13.30’da Bursa Garajlar’daki Hasan Usta’nın Uludağ Kebap dükkânındaydık.
Biliyorum.
İnanılması zor.
Ama gerçek.
Şansımız vardı.
Nişantaşı’ndan köprüye trafik çok rahattı.
Karşıya -hiç zaman kaybetmeden- geçtik.
Sonrasında da yoğunluk yoktu.
Gaza iyi bastık.
Osmangazi Köprüsü’ne rahatça ulaştık.
Köprüden bu ilk geçişim.
Birkaç dakika içinde körfezin öte yakasındaydık.
Köprüden sonra da tünel ve Bursa’ya kadar otoyol Avrupa/Amerika kalitesinde.
Bu kadar çabuk gelince, baktık “Uludağ’daki basın sohbeti” saatine hayli zaman var.
Şimdi oğlu tarafından işletilen Hasan Usta’nın “Uludağ Kebapçısı”na gidip kendimizi “şımartalım” dedik.

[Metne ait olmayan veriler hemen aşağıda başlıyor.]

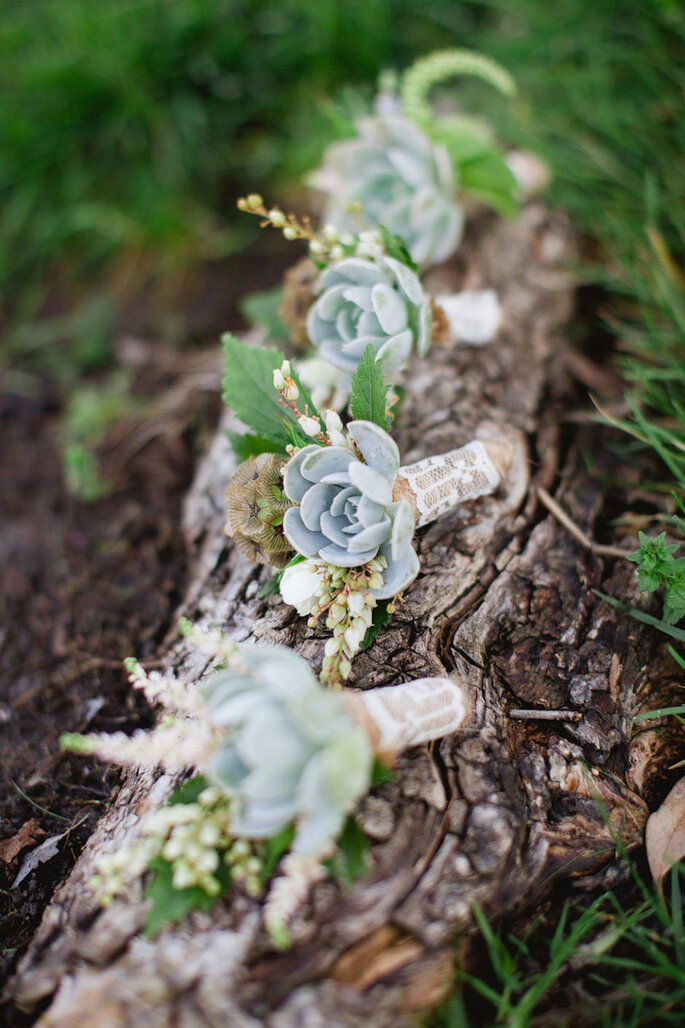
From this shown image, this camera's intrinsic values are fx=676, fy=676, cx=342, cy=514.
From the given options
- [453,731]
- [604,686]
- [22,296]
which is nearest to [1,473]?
[22,296]

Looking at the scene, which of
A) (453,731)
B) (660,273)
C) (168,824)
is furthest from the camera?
(660,273)

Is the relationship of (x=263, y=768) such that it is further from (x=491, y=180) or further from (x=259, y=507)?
(x=491, y=180)

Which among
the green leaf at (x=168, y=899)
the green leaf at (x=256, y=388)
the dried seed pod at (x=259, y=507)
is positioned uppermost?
the green leaf at (x=256, y=388)

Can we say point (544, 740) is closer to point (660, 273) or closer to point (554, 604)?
point (554, 604)

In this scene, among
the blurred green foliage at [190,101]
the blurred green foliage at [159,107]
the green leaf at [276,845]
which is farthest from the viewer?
the blurred green foliage at [159,107]

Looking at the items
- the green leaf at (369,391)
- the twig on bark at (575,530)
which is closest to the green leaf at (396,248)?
the green leaf at (369,391)

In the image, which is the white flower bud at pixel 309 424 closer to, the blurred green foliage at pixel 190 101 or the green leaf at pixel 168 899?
the green leaf at pixel 168 899
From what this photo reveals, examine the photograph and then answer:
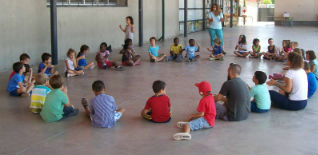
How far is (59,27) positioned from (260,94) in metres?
7.27

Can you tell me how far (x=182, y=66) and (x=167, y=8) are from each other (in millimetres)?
8881

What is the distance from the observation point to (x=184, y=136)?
4.98m

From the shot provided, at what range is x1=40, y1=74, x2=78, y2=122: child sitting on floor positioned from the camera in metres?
5.58

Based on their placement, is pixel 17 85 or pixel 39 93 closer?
pixel 39 93

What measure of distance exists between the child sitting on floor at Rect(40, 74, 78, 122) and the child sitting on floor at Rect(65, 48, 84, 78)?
3274mm

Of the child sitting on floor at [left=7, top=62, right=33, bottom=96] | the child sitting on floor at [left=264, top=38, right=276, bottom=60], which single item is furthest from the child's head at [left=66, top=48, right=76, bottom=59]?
the child sitting on floor at [left=264, top=38, right=276, bottom=60]

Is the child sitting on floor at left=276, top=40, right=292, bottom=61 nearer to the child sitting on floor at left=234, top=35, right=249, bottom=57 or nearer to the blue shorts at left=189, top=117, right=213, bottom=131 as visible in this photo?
the child sitting on floor at left=234, top=35, right=249, bottom=57

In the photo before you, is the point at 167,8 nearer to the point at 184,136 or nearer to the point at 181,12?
the point at 181,12

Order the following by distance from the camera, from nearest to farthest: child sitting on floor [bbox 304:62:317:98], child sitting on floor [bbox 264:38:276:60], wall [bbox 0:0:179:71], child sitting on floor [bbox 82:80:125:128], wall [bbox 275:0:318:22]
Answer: child sitting on floor [bbox 82:80:125:128], child sitting on floor [bbox 304:62:317:98], wall [bbox 0:0:179:71], child sitting on floor [bbox 264:38:276:60], wall [bbox 275:0:318:22]

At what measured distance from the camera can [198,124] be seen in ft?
17.5

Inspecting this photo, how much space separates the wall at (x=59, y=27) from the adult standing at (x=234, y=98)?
6.07m

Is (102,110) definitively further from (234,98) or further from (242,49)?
(242,49)

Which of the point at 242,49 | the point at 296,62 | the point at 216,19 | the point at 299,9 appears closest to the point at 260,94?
the point at 296,62

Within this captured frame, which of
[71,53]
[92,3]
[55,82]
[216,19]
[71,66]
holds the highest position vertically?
[92,3]
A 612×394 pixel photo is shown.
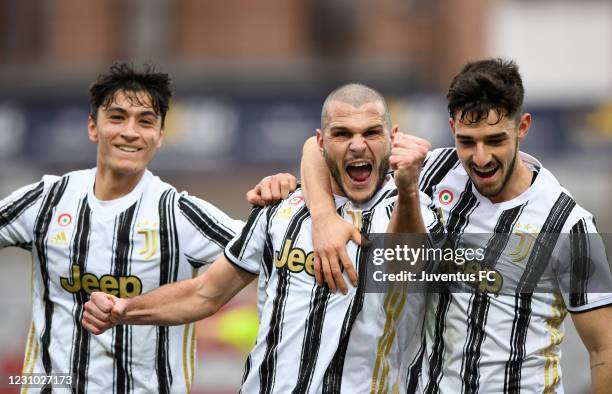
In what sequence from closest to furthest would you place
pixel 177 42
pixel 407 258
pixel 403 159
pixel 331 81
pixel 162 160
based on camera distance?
pixel 403 159
pixel 407 258
pixel 162 160
pixel 331 81
pixel 177 42

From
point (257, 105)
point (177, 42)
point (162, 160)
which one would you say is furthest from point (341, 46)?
point (162, 160)

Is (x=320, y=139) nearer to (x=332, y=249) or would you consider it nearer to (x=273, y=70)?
(x=332, y=249)

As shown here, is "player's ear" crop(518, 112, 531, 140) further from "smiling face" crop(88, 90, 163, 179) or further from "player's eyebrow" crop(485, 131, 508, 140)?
"smiling face" crop(88, 90, 163, 179)

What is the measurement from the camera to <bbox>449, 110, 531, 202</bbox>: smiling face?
14.2 feet

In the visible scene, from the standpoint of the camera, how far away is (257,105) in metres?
19.3

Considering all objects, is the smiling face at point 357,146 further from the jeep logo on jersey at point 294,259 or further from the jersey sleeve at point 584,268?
the jersey sleeve at point 584,268

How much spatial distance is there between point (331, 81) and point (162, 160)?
5133 mm

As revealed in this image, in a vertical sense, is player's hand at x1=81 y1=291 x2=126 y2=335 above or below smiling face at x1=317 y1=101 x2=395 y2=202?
below

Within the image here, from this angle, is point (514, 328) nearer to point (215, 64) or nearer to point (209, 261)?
point (209, 261)

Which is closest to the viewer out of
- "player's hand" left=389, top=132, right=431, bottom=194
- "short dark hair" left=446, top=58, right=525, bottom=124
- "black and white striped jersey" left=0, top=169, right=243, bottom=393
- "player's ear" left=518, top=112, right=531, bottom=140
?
"player's hand" left=389, top=132, right=431, bottom=194

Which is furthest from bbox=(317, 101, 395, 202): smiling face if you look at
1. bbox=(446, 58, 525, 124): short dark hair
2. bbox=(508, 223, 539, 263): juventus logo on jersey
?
bbox=(508, 223, 539, 263): juventus logo on jersey

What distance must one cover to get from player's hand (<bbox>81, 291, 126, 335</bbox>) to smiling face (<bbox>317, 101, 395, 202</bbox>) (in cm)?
118

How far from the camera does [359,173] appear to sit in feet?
14.8

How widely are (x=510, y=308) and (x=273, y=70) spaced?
18085 millimetres
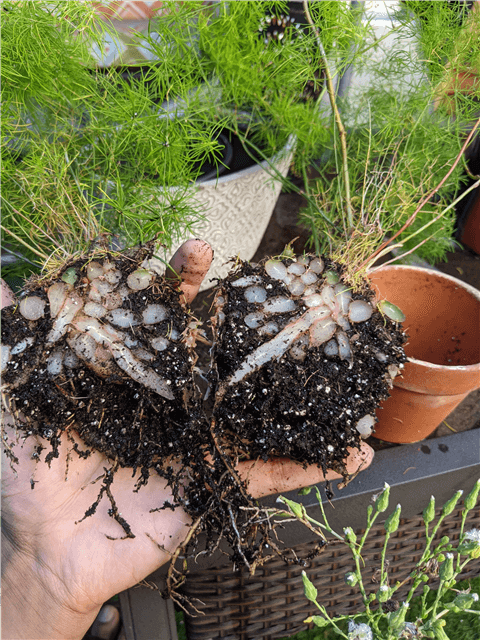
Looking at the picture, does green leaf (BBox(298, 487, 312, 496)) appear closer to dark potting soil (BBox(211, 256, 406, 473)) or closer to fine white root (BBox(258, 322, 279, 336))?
dark potting soil (BBox(211, 256, 406, 473))

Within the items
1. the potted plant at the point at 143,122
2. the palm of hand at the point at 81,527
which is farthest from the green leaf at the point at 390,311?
the palm of hand at the point at 81,527

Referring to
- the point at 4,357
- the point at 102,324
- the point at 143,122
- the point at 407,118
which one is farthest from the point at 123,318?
the point at 407,118

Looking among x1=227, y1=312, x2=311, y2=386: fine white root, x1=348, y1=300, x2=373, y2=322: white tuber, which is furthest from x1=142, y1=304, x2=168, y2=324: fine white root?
x1=348, y1=300, x2=373, y2=322: white tuber

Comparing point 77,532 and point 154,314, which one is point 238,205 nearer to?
point 154,314

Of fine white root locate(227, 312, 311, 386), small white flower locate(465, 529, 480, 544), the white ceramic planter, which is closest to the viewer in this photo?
Result: small white flower locate(465, 529, 480, 544)

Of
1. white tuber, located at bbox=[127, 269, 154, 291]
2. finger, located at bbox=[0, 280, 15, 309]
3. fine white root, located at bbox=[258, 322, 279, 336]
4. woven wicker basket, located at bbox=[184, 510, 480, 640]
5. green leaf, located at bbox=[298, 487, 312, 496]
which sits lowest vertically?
woven wicker basket, located at bbox=[184, 510, 480, 640]

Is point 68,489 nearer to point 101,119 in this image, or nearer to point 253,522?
point 253,522

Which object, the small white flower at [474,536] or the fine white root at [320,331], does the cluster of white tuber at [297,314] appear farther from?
the small white flower at [474,536]

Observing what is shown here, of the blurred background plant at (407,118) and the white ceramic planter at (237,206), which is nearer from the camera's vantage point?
the blurred background plant at (407,118)

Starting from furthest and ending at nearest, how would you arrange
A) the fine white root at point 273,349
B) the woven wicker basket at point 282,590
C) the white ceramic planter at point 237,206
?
1. the white ceramic planter at point 237,206
2. the woven wicker basket at point 282,590
3. the fine white root at point 273,349
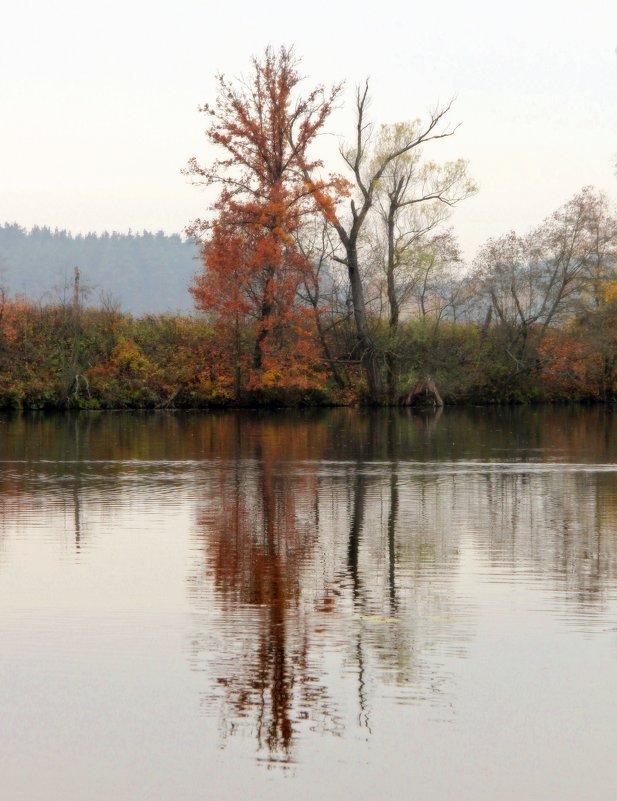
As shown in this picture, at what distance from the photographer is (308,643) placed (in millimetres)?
8133

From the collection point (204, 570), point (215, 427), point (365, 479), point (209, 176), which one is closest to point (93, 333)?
point (209, 176)

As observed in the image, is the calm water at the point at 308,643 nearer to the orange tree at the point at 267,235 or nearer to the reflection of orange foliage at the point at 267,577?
the reflection of orange foliage at the point at 267,577

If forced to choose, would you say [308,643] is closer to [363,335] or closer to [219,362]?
[219,362]

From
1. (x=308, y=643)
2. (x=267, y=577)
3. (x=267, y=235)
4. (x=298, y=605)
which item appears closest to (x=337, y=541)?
(x=267, y=577)

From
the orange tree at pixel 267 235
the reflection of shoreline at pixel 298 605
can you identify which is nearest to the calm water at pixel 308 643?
the reflection of shoreline at pixel 298 605

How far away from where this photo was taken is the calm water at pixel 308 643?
582 centimetres

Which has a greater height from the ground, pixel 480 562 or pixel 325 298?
pixel 325 298

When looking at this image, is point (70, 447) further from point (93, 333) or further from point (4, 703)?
point (93, 333)

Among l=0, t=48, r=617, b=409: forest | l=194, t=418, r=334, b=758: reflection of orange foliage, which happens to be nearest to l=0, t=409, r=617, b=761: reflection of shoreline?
l=194, t=418, r=334, b=758: reflection of orange foliage

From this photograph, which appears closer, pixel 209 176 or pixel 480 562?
pixel 480 562

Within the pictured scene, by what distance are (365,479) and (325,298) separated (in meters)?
35.7

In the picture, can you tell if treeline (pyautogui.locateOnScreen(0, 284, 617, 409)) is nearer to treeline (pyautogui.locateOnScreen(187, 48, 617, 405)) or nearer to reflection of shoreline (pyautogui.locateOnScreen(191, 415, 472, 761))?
treeline (pyautogui.locateOnScreen(187, 48, 617, 405))

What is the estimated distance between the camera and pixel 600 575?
10.7 meters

Merhum Hasan Usta, yoğurtlu, tereyağlı, salçalı Uludağ kebabının mucidi İskender ustanın sağ koluydu.
Oradaki lezzet keyfinden sonra Uludağ’da “Ağaoğlu My Mountain Hotel”e varış neredeyse İstanbul’dan Bursa’ya gelişimiz kadar zaman aldı.
“Osmangazi Köprüsü, Bursa otoyolu ve tüneli” önemli hizmet.
Bu “yolculuk deneyimi” startı verilen “Çanakkale Köprüsü” ve bağlantı yollarını daha iyi değerlendirmemi sağladı.

Bursa, Çanakkale izlenimleri

ANCAK...
Bu olumlu izlenimler arasında gözümün aradığı bir “ciddi eksikliğe” de işaret etmek isterim.
Çanakkale Zaferi bağlamındaki görkemli etkinlikler için afişlerde “Atatürk” yoktu.
Oysa...
Çanakkale Zaferi Mehmetçik ve Atatürk’le birlikte anılır.
Atatürk Çanakkale zaferinin “simge” komutanıdır.
1915’te yayımlanan, dönemin saygın gazetesi Tasviri Efkar’ın birinci sayfası bu gerçeği vurguluyor.
Sayfada al bayrak, önünde Mehmetçik...
Altında zaferin simgesi iki komutanın fotoğrafları...
Biri... Çanakkale Deniz Savaşı’nın “müstahkem mevki komutanı Cevat Paşa...” Gazete onun “Milli mefahirimize (bir millete yapılabilecek en büyük, iftihar edilecek hizmet) 18 Mart Zaferi’ni ilave ettiğini” yazıyor.
Diğeri... Anafartalar Komutanı Miralay (Albay) Mustafa Kemal Bey... Gazete Mustafa Kemal’in “kudret ve maharetiyle, hakkıyla, şan ve şeref kazandığını” yazıyor.
...................
BU son kutlama etkinliklerinde Mustafa Kemal Atatürk’ün afişlerde yer almaması üzücüdür.
Aslında...
Atatürk’ün yanı sıra “resmi tarihin” unutturduğu Cevat Paşa da yer almalıydı.
Tarihi yazanlar, tarihi yapanları unutmamalı, unutturmamalı.
Çanakkale Zaferi, Osmanlı’nın son yüzyılı da sürekli savaş yenilgileriyle ve toprak kayıplarıyla tükenişe doğru uzanan çizgisinde “dönüm noktasıdır.”
“Özgüvenin” yeniden kazanılışıdır.
İstiklal Savaşı’nın “ilhamıdır.”
Toprağı vatan yapan üzerindeki şehit kanlarıysa, milletlerin saygınlığı ve özgürlüğünü sağlayan da kahramanlarıdır.
...................
Not: Değerli yazar Taha Akyol dün Hürriyet’teki köşesinde bu konuyu tarihi perspektiften bakarak, siyasal boyutlarıyla da derinliğine işledi.
Atatürk’ün Çanakkale etkinlikleri için afişlerde yer almamasını eleştirirken, resmi tarihte Cevat Paşa’nın yanı sıra unutturulanlara, örneğin Kazım Karabekir gerçeğine de işaret etti.